Seattle Man Sentenced to Four Years in Prison for Dealing Fentanyl in Downtown Seattle While Armed with a Handgun
Arrested Twice in a Month at 12th & Jackson and 3rd & Pike
SEATTLE, Wash. – A 37-year-old Seattle man was sentenced this week to four years in federal prison and three years of supervised release for Possession of Controlled Substances with Intent to Distribute, announced U.S. Attorney Nick Brown. Joseph Johnson was prosecuted federally as part of Seattle’s Operation New Day – a concerted effort by Seattle Police and federal partners to remove open air drug markets in key hotspots in the city of Seattle.
“We are committed to prosecuting appropriate federal cases from the efforts to stop drug trafficking on Third Avenue and in the International District,” said U.S. Attorney Nick Brown. “In this case, Mr. Johnson did not learn from his first arrest in the International District and was arrested a second time, less than a month later, selling fentanyl at 3rd and Pike. In both instances he was armed with semi-automatic pistols.
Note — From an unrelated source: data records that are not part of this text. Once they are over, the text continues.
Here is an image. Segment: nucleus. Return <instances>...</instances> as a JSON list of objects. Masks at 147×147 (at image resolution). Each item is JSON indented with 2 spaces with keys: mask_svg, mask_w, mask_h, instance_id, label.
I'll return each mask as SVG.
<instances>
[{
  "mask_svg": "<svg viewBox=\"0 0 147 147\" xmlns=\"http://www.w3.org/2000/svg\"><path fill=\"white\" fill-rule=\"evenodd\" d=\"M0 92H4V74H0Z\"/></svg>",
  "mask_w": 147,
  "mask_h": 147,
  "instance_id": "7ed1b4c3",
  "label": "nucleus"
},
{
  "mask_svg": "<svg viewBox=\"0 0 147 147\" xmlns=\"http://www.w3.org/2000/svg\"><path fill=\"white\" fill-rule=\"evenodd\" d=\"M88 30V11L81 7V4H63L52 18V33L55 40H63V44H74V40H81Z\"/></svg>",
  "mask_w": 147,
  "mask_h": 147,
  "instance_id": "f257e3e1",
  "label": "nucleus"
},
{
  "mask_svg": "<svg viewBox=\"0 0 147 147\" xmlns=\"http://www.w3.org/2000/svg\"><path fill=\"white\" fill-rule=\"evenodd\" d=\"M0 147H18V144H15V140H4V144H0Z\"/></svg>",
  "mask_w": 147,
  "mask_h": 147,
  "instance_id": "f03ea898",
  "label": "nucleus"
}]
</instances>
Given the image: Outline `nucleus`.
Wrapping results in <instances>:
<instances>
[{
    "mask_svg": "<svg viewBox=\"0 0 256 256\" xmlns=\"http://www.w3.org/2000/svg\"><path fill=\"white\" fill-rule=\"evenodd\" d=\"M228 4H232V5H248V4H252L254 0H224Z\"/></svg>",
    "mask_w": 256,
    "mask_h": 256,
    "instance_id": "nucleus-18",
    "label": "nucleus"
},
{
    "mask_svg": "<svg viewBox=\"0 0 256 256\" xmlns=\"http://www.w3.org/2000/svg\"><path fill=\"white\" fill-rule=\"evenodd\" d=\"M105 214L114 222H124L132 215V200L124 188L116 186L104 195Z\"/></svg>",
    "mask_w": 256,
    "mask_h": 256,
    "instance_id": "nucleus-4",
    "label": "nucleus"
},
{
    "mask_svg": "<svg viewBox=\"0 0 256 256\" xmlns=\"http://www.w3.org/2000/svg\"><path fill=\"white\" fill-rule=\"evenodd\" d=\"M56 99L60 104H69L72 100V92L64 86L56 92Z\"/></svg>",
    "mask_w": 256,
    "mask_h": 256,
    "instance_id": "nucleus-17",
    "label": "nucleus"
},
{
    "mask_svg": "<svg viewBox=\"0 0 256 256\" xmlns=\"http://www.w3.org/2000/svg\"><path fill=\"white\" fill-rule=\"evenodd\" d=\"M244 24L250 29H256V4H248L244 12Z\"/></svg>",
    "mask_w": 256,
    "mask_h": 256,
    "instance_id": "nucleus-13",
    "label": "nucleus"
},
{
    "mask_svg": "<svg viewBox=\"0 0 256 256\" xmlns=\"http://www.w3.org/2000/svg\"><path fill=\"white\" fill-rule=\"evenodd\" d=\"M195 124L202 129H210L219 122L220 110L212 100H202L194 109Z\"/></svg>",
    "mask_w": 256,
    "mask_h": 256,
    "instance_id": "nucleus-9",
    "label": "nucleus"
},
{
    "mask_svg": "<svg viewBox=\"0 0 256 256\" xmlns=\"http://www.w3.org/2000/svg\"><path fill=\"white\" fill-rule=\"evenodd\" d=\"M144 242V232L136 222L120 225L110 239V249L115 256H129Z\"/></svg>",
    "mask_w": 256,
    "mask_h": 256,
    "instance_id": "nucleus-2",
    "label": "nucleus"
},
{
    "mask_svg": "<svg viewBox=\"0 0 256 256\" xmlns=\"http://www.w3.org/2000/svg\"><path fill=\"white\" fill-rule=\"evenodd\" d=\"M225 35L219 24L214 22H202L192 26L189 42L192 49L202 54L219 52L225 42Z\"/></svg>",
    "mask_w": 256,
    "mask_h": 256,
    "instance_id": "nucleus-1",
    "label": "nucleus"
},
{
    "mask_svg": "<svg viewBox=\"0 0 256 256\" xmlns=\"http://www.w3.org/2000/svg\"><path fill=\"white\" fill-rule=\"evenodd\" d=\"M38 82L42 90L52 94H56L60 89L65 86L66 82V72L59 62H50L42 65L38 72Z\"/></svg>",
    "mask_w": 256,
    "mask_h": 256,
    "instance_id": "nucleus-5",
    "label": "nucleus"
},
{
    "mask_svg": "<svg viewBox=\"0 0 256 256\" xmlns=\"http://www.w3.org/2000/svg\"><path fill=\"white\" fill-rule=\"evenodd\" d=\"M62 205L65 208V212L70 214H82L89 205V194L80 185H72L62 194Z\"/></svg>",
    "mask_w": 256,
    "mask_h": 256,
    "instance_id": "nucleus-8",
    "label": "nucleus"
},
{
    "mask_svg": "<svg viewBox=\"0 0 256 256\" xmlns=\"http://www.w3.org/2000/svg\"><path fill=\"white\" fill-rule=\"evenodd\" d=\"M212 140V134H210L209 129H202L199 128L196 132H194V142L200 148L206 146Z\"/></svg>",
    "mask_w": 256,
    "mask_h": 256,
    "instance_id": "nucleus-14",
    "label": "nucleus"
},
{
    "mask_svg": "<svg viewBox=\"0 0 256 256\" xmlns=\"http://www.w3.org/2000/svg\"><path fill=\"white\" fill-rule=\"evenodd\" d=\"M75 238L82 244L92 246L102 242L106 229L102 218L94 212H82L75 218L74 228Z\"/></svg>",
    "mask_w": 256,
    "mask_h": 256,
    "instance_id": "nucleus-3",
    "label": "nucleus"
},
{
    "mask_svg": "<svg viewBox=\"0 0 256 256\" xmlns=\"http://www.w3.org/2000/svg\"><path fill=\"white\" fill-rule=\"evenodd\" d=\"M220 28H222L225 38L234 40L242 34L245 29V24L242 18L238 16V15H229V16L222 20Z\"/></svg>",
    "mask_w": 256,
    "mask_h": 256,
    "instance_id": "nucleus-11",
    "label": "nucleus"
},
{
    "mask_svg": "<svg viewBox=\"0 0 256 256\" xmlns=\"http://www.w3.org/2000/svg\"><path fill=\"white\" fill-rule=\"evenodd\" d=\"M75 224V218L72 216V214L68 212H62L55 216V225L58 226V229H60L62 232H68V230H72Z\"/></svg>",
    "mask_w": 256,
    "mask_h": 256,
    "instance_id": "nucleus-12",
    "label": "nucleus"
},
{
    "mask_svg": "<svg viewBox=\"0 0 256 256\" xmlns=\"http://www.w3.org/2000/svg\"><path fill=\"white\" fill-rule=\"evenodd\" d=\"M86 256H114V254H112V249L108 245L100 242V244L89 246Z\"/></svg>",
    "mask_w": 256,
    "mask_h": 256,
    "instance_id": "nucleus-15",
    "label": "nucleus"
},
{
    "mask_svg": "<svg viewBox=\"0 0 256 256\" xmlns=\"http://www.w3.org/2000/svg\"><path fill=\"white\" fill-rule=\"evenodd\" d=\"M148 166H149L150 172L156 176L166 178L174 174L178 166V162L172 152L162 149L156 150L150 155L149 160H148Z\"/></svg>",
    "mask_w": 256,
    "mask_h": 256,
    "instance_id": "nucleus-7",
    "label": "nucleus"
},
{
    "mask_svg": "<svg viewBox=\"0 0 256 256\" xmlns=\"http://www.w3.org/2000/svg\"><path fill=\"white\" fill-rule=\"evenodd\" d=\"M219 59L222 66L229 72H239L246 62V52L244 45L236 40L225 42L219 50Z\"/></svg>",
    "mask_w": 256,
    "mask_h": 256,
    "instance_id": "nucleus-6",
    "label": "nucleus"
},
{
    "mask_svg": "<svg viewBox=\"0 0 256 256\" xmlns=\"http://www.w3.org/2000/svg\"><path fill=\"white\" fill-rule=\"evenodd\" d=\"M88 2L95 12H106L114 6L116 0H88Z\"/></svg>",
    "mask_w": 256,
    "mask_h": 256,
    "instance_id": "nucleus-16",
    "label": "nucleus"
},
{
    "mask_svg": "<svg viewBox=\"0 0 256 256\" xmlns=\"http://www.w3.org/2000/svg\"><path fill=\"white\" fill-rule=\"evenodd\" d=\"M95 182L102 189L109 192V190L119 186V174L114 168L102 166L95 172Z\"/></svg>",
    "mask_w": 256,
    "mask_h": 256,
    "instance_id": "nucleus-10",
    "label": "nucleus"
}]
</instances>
Such a case is appropriate for federal sanctions.”
Johnson was arrested on February 4, 2022, near 12th and Jackson in the International District, when an undercover law enforcement officer approached him and purchased fentanyl pills. At the time of the arrest Johnson had additional pills, $165 cash, and a semi-automatic 9 mm pistol. Johnson was released from custody. Before charges were filed on that arrest, Johnson was contacted again by law enforcement – this time at 3rd and Pike. On March 2, 2022, law enforcement officers saw Johnson engage in hand-to-hand sales of fentanyl pills. Johnson had 184 fentanyl pills in his pocket as well as nearly $1,100 in cash drug proceeds. He also had a loaded Polymer80 semi-automatic pistol.
In imposing the four-year prison sentence and the three years of supervised release to follow, Judge John C. Coughenour said “the involvement of the firearms and the significant amount of fentanyl is very troubling for the court.”
Assistant United States Attorney Cecelia Gregson noted the case was slated for federal prosecution, because of Johnson’s quick return to dealing after the first arrest. “The rapid rate of recidivism the defendant demonstrated by engaging in the very same conduct weeks later leaves little question about the threat he poses to community safety. Fentanyl is highly addictive and incredibly lethal. Packing firearms while dealing fentanyl adds another layer of dangerousness and increases the risk of violence occurring when addicted consumers and unruly rivals are factored into the mix,” AUSA Gregson wrote in her sentencing memo.
The case was investigated by the Seattle Police Department with assistance from the Drug Enforcement Administration.